IBM Research’s Stephen M. Rossnagel Elected President of the AVS for 1999

N/A (January 21, 1998) – In January the American Vacuum Society announced that Stephen Rossnagel, Research Staff Member at IBM’s T.J. Watson Research Center, will hold the office of president-elect of the AVS for 1998, and will succeed Jerry M. Woodall of Purdue in 1999. His election as president will allow him to continue his service to the AVS since joining twenty years ago as a student at Penn State.
After receiving his bachelors and masters of science from Penn State in 1977, Rossnagel worked on plasma-surface interactions at Princeton. He then returned to school to receive his Ph.D. from Colorado State University in 1982. His work for IBM research has centered on process technology for interconnect and packaging applications, based mostly on magnetron sputtering. This work included inventing hollow cathode-enhanced magnetrons and collimated sputtering, as well as understanding gas rarefaction and various optical and process characterizations. Currently Rossnagel is focusing on the development of ionized magnetron sputtering.

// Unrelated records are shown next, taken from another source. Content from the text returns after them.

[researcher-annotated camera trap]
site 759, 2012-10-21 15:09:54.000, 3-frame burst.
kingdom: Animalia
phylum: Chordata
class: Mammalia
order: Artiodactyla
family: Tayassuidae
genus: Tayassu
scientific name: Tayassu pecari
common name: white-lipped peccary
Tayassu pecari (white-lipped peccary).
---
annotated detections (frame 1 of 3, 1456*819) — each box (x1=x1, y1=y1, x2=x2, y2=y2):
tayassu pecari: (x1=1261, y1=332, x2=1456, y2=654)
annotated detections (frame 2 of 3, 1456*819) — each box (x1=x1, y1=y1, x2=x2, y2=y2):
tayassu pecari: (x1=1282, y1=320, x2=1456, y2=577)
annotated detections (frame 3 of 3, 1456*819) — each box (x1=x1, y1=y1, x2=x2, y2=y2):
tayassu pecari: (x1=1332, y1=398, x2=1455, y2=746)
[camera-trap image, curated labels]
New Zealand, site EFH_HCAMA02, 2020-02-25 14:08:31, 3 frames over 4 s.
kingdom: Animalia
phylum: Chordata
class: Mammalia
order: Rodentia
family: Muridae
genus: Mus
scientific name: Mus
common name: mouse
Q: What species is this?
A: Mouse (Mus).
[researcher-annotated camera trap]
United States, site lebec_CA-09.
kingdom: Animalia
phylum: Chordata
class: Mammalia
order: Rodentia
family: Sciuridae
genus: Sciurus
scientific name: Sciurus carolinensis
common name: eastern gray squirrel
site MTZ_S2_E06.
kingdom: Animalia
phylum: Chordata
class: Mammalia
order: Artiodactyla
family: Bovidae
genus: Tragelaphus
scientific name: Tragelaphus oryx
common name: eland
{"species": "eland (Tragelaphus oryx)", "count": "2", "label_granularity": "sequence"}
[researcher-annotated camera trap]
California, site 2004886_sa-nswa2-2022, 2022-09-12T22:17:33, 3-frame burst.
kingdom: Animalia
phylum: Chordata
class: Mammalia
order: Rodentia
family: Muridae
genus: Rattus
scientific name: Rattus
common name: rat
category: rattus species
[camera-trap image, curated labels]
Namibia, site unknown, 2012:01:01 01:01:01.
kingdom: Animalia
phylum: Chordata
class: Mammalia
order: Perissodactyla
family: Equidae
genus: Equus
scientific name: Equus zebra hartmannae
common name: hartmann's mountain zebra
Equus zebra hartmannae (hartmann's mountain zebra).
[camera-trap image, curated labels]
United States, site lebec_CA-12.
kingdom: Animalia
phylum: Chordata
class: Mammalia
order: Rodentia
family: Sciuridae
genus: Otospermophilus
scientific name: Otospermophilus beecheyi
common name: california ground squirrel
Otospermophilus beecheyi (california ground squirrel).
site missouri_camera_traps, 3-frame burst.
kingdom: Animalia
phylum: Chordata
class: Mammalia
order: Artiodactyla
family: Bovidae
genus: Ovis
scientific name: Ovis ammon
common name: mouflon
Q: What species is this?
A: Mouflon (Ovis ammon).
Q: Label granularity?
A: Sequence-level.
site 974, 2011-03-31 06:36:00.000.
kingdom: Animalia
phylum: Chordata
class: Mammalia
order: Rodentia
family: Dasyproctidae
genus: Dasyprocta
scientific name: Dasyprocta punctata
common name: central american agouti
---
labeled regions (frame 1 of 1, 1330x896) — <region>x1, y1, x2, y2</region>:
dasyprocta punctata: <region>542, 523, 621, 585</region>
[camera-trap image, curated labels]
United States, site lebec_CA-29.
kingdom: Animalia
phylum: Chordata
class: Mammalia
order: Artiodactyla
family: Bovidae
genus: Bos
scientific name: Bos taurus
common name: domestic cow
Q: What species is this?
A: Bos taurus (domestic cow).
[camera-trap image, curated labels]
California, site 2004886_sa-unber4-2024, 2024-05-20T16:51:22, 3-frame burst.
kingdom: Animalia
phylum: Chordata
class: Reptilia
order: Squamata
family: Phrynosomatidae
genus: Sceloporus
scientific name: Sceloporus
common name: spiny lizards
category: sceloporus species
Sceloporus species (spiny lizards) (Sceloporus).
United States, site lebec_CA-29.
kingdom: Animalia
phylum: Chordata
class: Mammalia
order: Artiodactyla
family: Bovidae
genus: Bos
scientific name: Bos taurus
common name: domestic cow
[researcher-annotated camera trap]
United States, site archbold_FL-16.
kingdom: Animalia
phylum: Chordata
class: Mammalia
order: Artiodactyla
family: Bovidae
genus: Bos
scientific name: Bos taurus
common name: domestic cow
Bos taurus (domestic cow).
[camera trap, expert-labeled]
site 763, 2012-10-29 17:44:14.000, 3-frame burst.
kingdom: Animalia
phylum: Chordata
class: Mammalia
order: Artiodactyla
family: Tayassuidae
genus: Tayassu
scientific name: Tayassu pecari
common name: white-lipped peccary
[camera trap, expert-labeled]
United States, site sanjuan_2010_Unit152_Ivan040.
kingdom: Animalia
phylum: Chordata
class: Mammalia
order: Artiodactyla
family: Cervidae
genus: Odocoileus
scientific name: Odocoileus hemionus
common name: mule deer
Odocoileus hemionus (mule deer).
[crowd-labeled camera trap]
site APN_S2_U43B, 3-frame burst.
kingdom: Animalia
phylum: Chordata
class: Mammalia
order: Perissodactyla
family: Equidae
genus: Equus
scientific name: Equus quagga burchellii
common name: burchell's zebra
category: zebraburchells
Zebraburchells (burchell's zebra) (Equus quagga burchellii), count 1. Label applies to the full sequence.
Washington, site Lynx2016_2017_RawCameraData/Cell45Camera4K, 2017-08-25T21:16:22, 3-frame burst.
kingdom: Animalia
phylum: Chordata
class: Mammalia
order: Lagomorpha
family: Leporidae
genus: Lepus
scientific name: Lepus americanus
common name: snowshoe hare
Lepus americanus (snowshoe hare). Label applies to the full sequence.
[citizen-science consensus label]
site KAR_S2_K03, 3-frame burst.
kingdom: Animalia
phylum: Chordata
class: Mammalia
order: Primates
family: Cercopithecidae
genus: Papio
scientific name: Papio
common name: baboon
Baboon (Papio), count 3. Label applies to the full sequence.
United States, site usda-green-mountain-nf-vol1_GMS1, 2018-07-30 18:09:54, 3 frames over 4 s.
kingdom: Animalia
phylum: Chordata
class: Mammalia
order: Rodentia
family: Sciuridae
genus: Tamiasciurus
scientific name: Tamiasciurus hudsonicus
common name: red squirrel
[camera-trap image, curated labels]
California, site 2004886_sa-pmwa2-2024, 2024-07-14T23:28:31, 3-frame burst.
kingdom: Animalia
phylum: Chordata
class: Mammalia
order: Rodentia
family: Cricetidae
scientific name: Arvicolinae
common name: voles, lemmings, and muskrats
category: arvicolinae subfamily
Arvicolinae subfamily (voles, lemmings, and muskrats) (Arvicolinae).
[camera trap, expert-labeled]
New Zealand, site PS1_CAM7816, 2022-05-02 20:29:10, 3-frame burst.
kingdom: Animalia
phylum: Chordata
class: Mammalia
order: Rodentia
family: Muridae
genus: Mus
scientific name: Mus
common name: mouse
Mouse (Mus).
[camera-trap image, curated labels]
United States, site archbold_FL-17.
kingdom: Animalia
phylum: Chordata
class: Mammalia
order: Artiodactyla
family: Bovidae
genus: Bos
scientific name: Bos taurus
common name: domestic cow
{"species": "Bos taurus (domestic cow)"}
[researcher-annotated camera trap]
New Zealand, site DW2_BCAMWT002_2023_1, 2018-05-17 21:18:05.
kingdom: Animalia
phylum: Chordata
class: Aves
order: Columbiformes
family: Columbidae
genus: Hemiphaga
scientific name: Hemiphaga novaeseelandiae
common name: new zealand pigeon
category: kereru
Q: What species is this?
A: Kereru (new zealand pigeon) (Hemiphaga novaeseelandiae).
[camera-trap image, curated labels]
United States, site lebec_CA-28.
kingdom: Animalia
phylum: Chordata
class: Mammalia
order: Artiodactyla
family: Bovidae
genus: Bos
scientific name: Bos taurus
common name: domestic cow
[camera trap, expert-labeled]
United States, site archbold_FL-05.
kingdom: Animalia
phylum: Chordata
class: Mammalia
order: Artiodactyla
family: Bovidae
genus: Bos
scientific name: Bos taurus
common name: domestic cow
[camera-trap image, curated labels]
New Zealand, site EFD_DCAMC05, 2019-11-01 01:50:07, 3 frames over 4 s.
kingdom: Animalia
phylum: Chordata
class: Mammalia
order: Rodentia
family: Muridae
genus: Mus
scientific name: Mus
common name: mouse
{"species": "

A member of the AVS since the mid 70’s Rossnagel has served on numerous committees including the Chair of the Publications Committee from 1991 through 1995 and Chair of the 1996 annual conference at which he was responsible for the upgrade to a fully electronic abstract submission. Rossnagel received the Peter Mark Memorial Award from the AVS in 1990, given annually to recognize outstanding theoretical or experimental work by a young scientist or engineer, and was made an AVS Fellow in 1994.
Rossnagel appreciates the diversity of sciences the AVS has recently supported, such as biomaterials interfaces, nanostructures, and flat-panal displays. As president he would like the AVS to continue to grow into these newer fields without displacing focus on the more traditional areas of vacuum technology.